Written instruction
Retype the part of the material that opens with the line containing "Which does the" and runs through the end of the material, both ends included. Leave the pictures out of your answer.

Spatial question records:
____________________
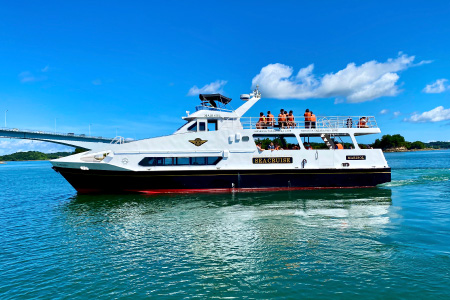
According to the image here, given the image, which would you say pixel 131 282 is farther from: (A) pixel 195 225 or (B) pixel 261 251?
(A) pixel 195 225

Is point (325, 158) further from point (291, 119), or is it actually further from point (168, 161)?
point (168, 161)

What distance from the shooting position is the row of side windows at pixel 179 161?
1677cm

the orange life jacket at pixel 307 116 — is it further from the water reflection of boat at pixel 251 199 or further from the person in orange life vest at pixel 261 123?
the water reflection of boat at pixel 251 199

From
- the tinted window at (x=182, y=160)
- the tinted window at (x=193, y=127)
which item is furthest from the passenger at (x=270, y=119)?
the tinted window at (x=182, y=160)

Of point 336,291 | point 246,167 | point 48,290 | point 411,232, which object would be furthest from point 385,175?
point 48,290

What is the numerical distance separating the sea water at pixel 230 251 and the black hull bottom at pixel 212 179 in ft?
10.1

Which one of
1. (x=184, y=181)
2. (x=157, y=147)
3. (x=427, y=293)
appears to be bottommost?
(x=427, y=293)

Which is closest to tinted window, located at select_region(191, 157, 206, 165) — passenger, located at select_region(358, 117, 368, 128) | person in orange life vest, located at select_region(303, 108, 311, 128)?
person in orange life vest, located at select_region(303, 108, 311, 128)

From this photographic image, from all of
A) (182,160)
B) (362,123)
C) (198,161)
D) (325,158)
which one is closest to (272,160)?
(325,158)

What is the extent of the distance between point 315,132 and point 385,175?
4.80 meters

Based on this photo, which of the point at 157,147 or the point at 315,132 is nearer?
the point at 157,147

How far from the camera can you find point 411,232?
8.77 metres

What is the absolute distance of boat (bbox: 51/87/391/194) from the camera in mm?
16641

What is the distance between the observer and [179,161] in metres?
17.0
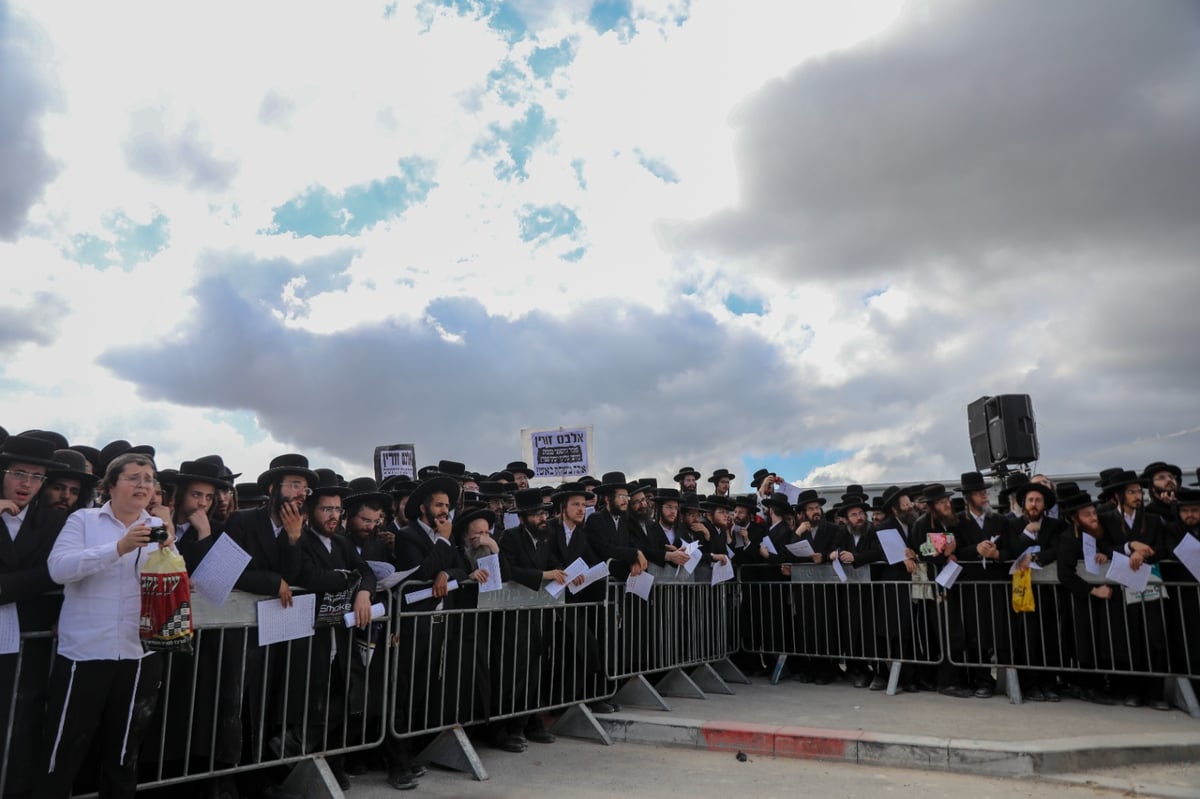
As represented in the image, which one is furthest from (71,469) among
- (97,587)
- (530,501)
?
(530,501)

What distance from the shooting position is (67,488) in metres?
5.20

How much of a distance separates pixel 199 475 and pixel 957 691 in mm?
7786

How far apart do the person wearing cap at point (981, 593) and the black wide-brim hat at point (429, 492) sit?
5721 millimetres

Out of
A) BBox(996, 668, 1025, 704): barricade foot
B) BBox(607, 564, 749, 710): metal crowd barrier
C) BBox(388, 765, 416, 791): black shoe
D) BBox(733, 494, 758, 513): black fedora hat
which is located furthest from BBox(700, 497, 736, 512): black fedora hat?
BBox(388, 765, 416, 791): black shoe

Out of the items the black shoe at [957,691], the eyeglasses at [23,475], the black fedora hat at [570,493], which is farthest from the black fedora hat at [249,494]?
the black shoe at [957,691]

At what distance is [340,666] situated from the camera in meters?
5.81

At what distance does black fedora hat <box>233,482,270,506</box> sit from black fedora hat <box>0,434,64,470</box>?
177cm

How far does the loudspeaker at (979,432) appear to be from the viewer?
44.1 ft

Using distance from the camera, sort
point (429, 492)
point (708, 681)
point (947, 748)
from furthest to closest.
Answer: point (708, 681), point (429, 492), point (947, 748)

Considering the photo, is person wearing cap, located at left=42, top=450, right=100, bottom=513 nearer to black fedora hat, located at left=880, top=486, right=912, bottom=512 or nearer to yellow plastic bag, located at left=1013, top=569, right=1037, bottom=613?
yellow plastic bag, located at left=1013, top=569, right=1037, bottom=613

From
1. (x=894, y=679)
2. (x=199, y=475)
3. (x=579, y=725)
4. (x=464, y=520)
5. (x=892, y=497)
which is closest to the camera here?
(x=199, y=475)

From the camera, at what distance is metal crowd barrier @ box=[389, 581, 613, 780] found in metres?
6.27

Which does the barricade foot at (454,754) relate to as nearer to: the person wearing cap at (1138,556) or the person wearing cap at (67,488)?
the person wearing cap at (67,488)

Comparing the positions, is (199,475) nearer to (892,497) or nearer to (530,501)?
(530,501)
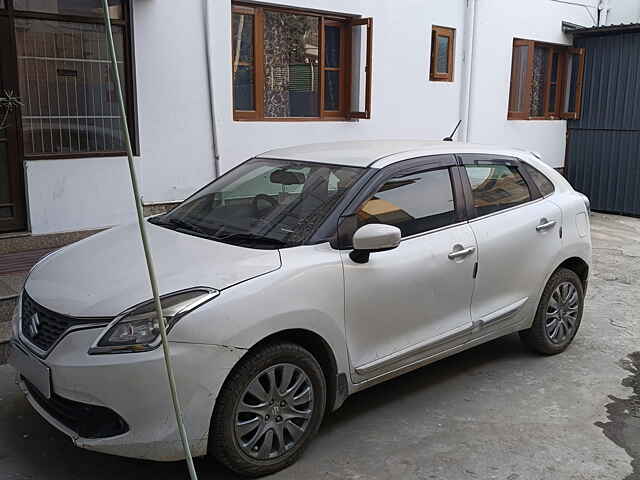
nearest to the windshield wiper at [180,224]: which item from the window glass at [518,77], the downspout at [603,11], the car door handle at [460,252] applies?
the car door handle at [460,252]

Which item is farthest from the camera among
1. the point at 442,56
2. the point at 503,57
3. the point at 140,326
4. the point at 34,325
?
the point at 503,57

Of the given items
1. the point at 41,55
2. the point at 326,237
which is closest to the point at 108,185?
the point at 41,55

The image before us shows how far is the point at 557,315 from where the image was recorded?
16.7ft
____________________
Full solution
Which does the barricade foot at (454,754) relate to as nearer to: the person wearing cap at (1138,556) or the person wearing cap at (67,488)?
the person wearing cap at (67,488)

Comparing the positions, is (199,475) nearer to (892,497) or nearer to (530,501)?
(530,501)
nearest to the windshield wiper at [180,224]: which item from the window glass at [518,77], the downspout at [603,11], the car door handle at [460,252] applies?
the car door handle at [460,252]

Which item is farthest from the camera among
1. the point at 442,56
2. the point at 503,57
3. the point at 140,326
4. the point at 34,325
?
the point at 503,57

Of the given items
1. the point at 41,55
2. the point at 326,237
which is closest to the point at 108,185?
the point at 41,55

The image before us shows how far is the point at 557,315 from where the image was recorded?
16.7ft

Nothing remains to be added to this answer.